Huffines set a state record by holding the microphone for six and a half hours – as a freshman. In his opening remarks, he said, “They don’t like to hear you when you’re a freshman. They want you to sit in the corner and be quiet.”

Naturally, police exploded and the opposition raised hell. They said they would do it anyway and they slapped it down immediately when the bill came back across to the House of Representatives. It was a moment, and it counted.

Something clicked – somewhere. Everyone heard it.

The point remains, nothing of the sort would have ever happened only a few years in the past, or in any biennial session of the Texas Legislature in memory. The rules have changed.

Here’s the clincher. Huffines does not take his $600 a month salary, nor does he participate in the state’s pension plan for legislators, partake of expense account reimbursements – or anything else.

A professional politician he is not. No way.

How would one remedy the state of the law on civil forfeitures? It’s regulated by Chapter 59 of the Texas Code of Criminal Procedure. Would he seek to amend that?

I’m still studying that. I haven’t decided,” he said.

Here’s a sample of what he did say. Hear this and listen to the audio of his presentation.

+ + + +

**Given problem A**
According to the passage about Huffines, why is he not a professional politician? Answer in one to three sentences.
The records that follow have no connection to the passage about Huffines.

+ + + +

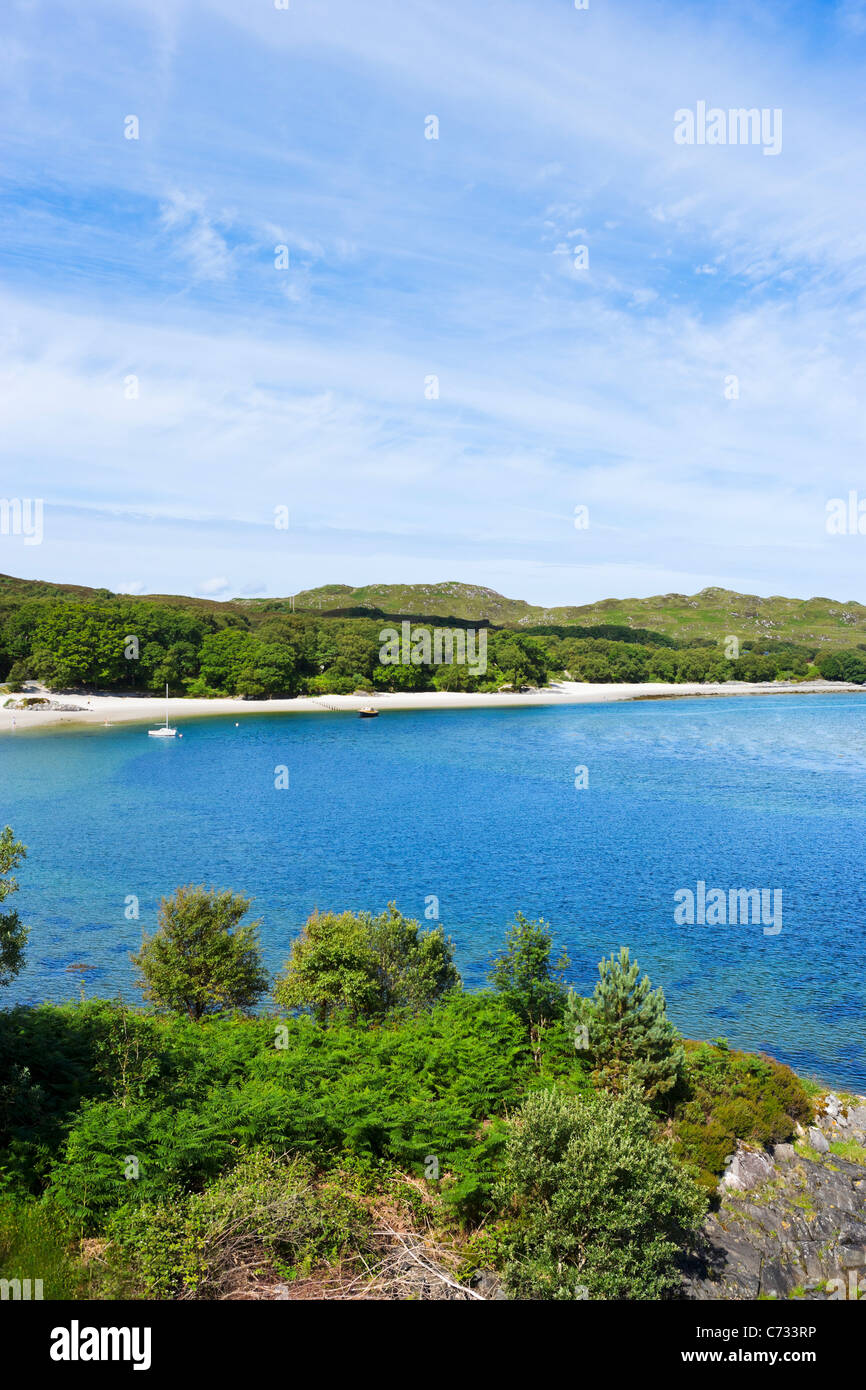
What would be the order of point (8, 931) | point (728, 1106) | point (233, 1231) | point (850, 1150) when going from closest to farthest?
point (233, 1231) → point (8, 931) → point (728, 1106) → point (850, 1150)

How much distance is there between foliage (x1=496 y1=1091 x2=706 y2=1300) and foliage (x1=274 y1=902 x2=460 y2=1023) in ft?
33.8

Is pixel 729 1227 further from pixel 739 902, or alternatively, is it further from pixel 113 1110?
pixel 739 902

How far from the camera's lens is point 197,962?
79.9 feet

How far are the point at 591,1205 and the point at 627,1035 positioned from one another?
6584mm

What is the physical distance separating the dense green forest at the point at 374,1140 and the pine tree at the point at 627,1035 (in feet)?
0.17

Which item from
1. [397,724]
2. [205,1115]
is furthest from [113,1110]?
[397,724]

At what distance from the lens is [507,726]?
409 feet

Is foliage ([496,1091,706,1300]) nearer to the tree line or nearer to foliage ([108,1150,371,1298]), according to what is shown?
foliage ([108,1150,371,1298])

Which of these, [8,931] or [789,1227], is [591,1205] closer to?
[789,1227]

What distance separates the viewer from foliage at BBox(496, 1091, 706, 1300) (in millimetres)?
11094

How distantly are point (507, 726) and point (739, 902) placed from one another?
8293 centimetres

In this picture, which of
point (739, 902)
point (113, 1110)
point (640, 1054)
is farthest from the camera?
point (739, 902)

+ + + +

**Given problem B**
In the records, substitute "spacing" for "distance" from the first line up to and including the line with "8293 centimetres". Give those lines with nothing else changed, and leave the pictures out.

**Exercise answer A**
He does not take his $600 monthly salary. He also does not participate in the state's pension plan for legislators, does not take expense account reimbursements, and takes nothing else.

**Exercise answer B**
What would be the order of point (8, 931) | point (728, 1106) | point (233, 1231) | point (850, 1150) when going from closest to farthest?
point (233, 1231) → point (8, 931) → point (728, 1106) → point (850, 1150)

How much spacing is there between foliage (x1=496 y1=1091 x2=706 y2=1300) and foliage (x1=274 y1=902 x2=460 y2=1023) in ft?
33.8

Is pixel 729 1227 further from pixel 739 902, or alternatively, is it further from pixel 113 1110?
pixel 739 902

How far from the camera's lens is point 197,962?
79.9 feet

How far are the point at 591,1205 and the point at 627,1035 positioned from one another?
6584mm

What is the physical spacing separating the dense green forest at the point at 374,1140 and the pine tree at the point at 627,1035 (in feet)?
0.17

Which item from
1. [397,724]
2. [205,1115]
is furthest from [113,1110]?
[397,724]

At what spacing from the lens is [507,726]?
409 feet

Is foliage ([496,1091,706,1300]) nearer to the tree line or nearer to foliage ([108,1150,371,1298]), according to what is shown?
foliage ([108,1150,371,1298])

Which of these, [8,931] or [789,1227], is [591,1205] closer to?
[789,1227]

What spacing separates the viewer from foliage at BBox(496, 1091, 706, 1300) (in millimetres)?
11094

How distantly are point (507, 726) and point (739, 902) placed from one another?
8293 centimetres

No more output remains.